Singapore has been one of the first countries in the world to enact a law that governs electronic contracts and digital signatures, and has been the first to implement the United Nations Convention on the Use of Electronic Communications in International Contracts, adopted by the General Assembly of the United Nations on 23rd November 2005 (the UN Convention).

Section 11 of the ETA explicitly states that contracts can be entered into electronically. This provision states that all electronic contracts are legally valid and enforceable by law in Singapore. The Contract Law in Singapore outlines the general rules for the formation of a contract such as an offer and acceptance of a contract, intention to create a legal and binding relation between the parties, etc. These rules are also applicable to e-contracts.

Are there any types of contracts in Singapore which should NOT be executed in the form of a Smart Contract?

Yes, transactions such as the creation and execution of a will, negotiable instruments, power of attorney, real estate transactions, and a couple of more transactions are out of the purview of the ETA and hence, such transactions should not be executed through a Smart Contract.

So would the Singapore Court respect electronic contracts?

Yes, in fact, the Evidence Act was also amended in 1997 to allow the use of electronic records as evidence in the courts.

Does the Singapore regulation recognise digital signature?

Yes, the ETA recognises the use of electronic and digital signatures.

An electronic signature is an acknowledgement provided in an electronic format that a business can use to demonstrate acceptance by a party and that can electronically be used to authenticate the party involved.

The ETA defines and recognises digital signature as: an electronic signature consisting of a transformation of an electronic record using an asymmetric cryptosystem and a hash function such that a person having the initial untransformed electronic record and the signer’s public key can accurately determine:

  • whether the transformation was created using the private key that corresponds to the signer’s public key; and
  • whether the initial electronic record has been altered since the transformation was made.

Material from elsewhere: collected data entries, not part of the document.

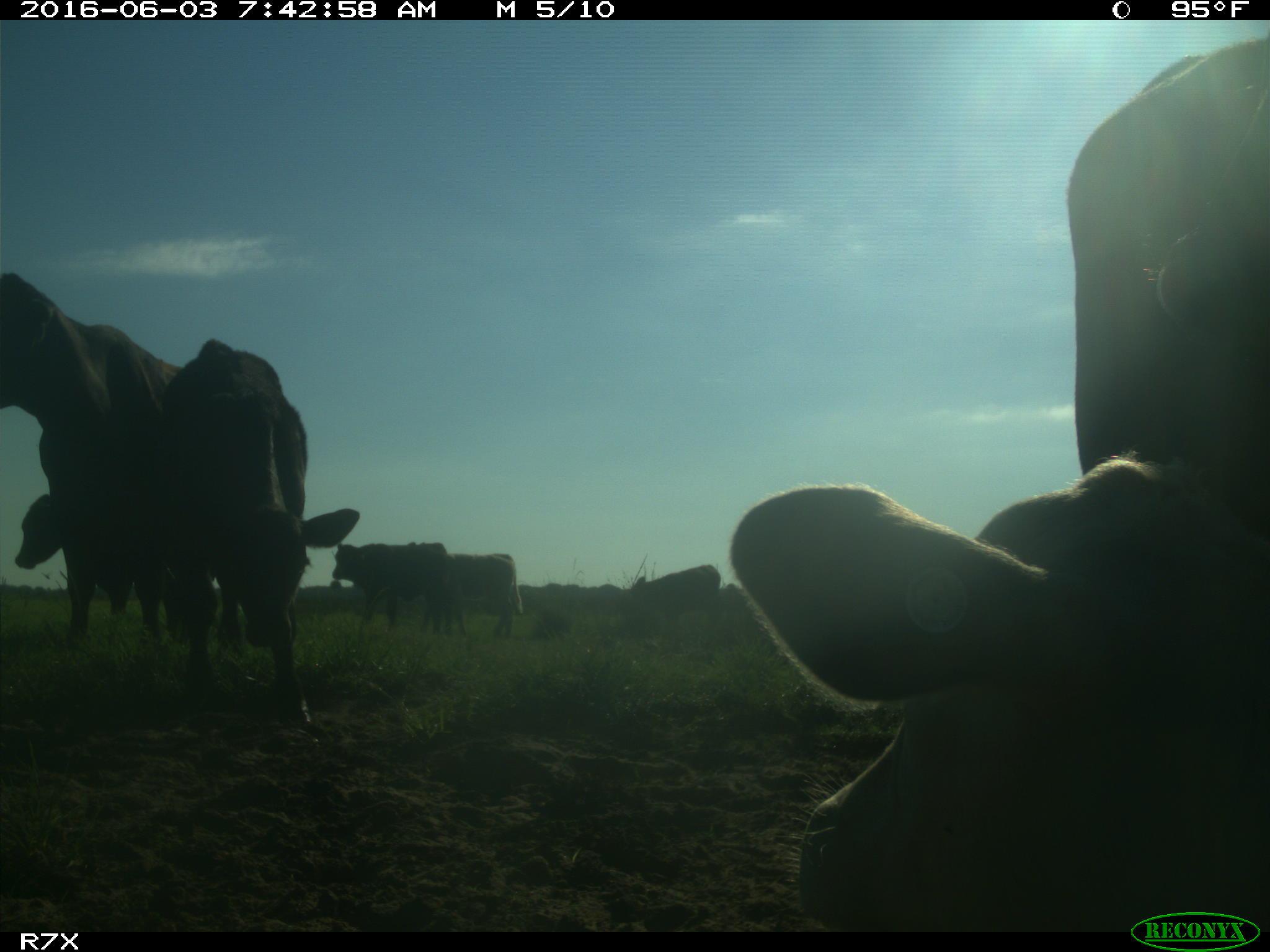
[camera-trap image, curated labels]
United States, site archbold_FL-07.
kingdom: Animalia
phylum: Chordata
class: Mammalia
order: Artiodactyla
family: Bovidae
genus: Bos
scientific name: Bos taurus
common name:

Attores Pte Ltd (‘the Company’) is a Singapore based private limited company which renders Smart Contract as a Service.  Advice, graphics, images and information contained above is presented for general educational and information purposes only and is a representation of the Company’s opinion. The Company has not sought any legal counsel’s opinion on the above.  It is not intended to be a legal or other expert advice or services, and should not be used in place of consultation with appropriate professionals. The information contained in this article should not be considered exhaustive and the user should seek the advice of appropriate professionals.